The key point here is that the arrangement of data in computer memory can vary with the computer language that you are using.  As a programmer, you need to be aware of these structures to write efficient code.

To extend these ideas to higher dimensional matrices:

• column-major ordering: left-most index varies fastest and work your way to the right. The left-most index will be used in the inner loop. For example, using Fortran syntax, we would write a 3-dimensional matrix in column-major order as
DO k = 1, nz
DO j = 1, ny
DO i = 1, nx
WRITE (*,*) A(i, j, k)
END DO
END DO
END DO
• row-major ordering: right-most index varies fastest and work your way to the left. The right-most index will be used in the inner loop. Again, using Fortran syntax, we would write a 3-dimensional matrix in row-major order as
DO i = 1, nx
DO j = 1, ny
DO k = 1, nz
WRITE (*,*) A(i, j, k)
END DO
END DO
END DO

This language (i.e. row/column major) is also used away from computer languages and placement of matrices in memory. Visualization software may expect data sets in one ordering or the other. For example, in the VTK data file format, the data points are always listed in column major order. This means that the array was written by loops ordered with x varying the fastest. In an older package called OpenDX, you could specify the ordering of the data with the appropriate keyword in an input file. When using visualization software, the expected ordering of data in data files should be checked to ensure that the data appear correctly in the coordinate system.

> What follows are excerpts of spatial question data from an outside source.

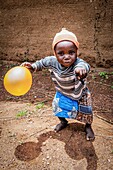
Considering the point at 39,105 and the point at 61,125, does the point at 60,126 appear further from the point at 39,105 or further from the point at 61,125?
the point at 39,105

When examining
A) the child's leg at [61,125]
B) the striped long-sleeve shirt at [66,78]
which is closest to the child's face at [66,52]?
the striped long-sleeve shirt at [66,78]

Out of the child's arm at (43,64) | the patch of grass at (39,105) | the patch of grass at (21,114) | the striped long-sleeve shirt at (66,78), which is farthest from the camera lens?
the patch of grass at (39,105)

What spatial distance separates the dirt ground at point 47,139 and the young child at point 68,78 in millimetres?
201

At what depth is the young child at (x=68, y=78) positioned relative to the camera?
188 centimetres

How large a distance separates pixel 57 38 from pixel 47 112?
4.65ft

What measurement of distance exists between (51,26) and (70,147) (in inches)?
116

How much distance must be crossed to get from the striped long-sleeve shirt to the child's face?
0.37 ft

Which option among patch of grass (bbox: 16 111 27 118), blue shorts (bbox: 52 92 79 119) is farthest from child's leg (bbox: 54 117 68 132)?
patch of grass (bbox: 16 111 27 118)

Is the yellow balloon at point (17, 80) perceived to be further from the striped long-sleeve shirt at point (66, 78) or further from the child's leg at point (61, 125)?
the child's leg at point (61, 125)

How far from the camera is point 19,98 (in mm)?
3594

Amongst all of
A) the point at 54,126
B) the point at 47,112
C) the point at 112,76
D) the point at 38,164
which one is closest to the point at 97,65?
the point at 112,76

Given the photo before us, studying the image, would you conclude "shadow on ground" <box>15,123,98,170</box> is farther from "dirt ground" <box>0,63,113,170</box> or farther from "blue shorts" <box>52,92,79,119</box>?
"blue shorts" <box>52,92,79,119</box>

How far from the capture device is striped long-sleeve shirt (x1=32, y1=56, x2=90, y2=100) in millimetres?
2018

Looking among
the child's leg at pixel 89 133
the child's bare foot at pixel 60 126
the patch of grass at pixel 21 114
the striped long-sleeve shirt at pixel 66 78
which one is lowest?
the child's leg at pixel 89 133
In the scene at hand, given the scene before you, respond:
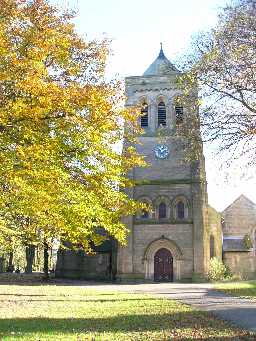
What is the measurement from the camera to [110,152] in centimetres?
1136

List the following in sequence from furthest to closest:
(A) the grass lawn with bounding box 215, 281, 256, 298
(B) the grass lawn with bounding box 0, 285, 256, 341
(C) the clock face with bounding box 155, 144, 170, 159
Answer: (C) the clock face with bounding box 155, 144, 170, 159
(A) the grass lawn with bounding box 215, 281, 256, 298
(B) the grass lawn with bounding box 0, 285, 256, 341

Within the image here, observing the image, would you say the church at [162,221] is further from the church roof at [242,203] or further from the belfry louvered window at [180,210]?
the church roof at [242,203]

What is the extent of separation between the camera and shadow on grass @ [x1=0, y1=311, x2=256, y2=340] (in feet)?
31.2

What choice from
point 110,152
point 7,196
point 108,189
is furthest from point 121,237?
point 7,196

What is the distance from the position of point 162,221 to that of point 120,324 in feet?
85.0

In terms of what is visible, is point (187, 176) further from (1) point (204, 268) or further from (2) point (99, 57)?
(2) point (99, 57)

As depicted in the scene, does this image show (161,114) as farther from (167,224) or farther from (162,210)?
(167,224)

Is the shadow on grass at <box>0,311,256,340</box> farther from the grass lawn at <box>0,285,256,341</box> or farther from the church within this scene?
the church

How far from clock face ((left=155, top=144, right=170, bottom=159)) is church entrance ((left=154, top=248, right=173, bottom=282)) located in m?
8.29

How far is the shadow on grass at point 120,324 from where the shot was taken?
31.2ft

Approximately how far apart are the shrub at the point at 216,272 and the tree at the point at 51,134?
24.9 meters

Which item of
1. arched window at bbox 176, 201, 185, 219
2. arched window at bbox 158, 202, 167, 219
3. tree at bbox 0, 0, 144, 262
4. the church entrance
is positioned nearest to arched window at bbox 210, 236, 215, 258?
arched window at bbox 176, 201, 185, 219

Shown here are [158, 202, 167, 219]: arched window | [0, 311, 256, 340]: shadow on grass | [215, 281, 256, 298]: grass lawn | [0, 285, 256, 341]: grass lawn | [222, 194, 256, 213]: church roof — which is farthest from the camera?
[222, 194, 256, 213]: church roof

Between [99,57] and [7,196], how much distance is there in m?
4.96
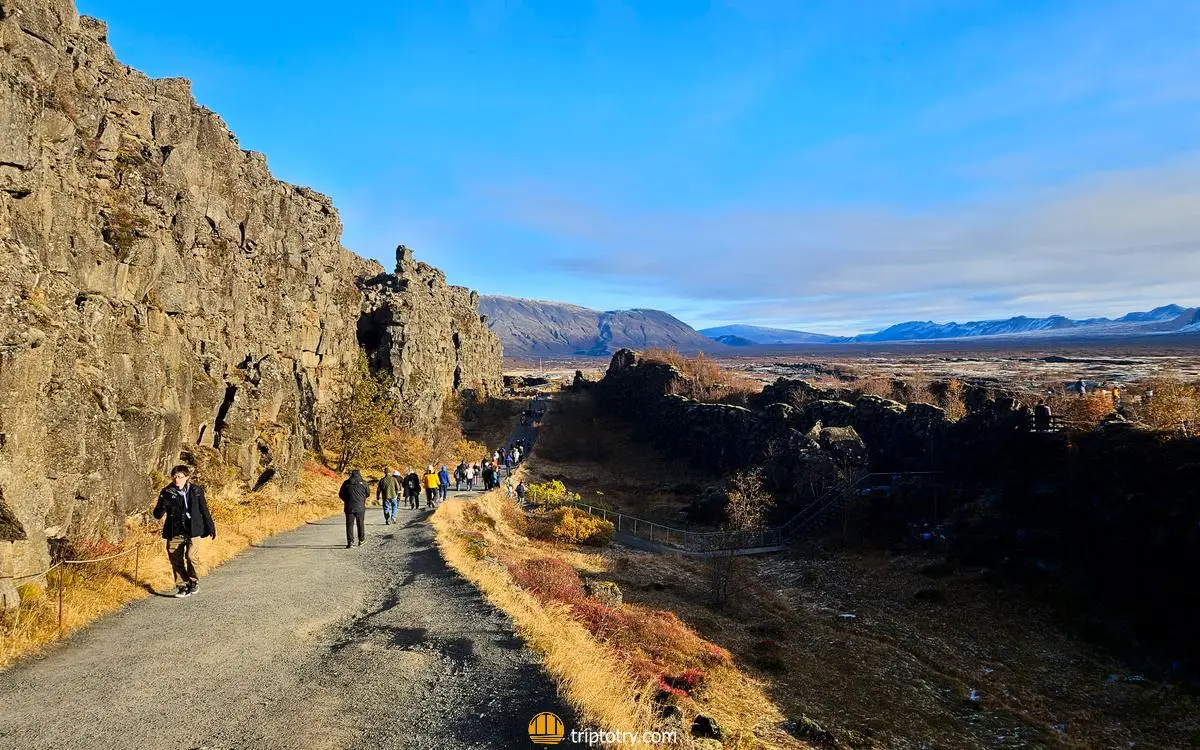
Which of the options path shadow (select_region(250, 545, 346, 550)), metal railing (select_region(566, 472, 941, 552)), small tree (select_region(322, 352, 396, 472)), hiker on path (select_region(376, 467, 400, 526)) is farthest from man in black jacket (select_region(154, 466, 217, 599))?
metal railing (select_region(566, 472, 941, 552))

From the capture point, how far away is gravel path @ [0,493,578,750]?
8.09m

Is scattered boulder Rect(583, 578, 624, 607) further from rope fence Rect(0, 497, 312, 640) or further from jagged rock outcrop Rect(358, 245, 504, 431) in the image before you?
jagged rock outcrop Rect(358, 245, 504, 431)

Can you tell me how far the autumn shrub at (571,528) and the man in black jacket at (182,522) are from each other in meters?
26.1

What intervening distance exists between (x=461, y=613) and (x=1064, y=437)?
36654mm

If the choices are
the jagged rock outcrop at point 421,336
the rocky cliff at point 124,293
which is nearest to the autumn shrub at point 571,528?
the rocky cliff at point 124,293

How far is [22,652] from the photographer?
10.0m

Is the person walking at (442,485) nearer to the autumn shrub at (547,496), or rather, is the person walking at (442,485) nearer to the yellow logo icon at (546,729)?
the autumn shrub at (547,496)

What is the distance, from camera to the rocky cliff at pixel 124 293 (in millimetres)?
13359

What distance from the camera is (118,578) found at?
13766 mm

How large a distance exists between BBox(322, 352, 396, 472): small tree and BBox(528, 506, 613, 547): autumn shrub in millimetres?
13603

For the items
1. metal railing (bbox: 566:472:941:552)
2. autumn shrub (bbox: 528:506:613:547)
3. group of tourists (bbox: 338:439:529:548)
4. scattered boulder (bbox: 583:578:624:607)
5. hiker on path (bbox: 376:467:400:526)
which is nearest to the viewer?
group of tourists (bbox: 338:439:529:548)

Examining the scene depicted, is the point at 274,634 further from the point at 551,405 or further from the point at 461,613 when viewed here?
the point at 551,405

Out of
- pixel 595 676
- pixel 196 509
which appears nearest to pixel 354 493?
pixel 196 509

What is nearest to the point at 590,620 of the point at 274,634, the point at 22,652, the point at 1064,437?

The ordering of data in computer memory has led to language that leads to some confusion because the terms are also used in the context of ordering data in data files. When reading or writing a column-ordered data file, the data needs to be read in loops with the right-most index varying the fastest, regardless of the programming language you are using. When reading data into a visualization package, check the ordering that the package expects, to ensure that the data are placed correctly in the coordinate system.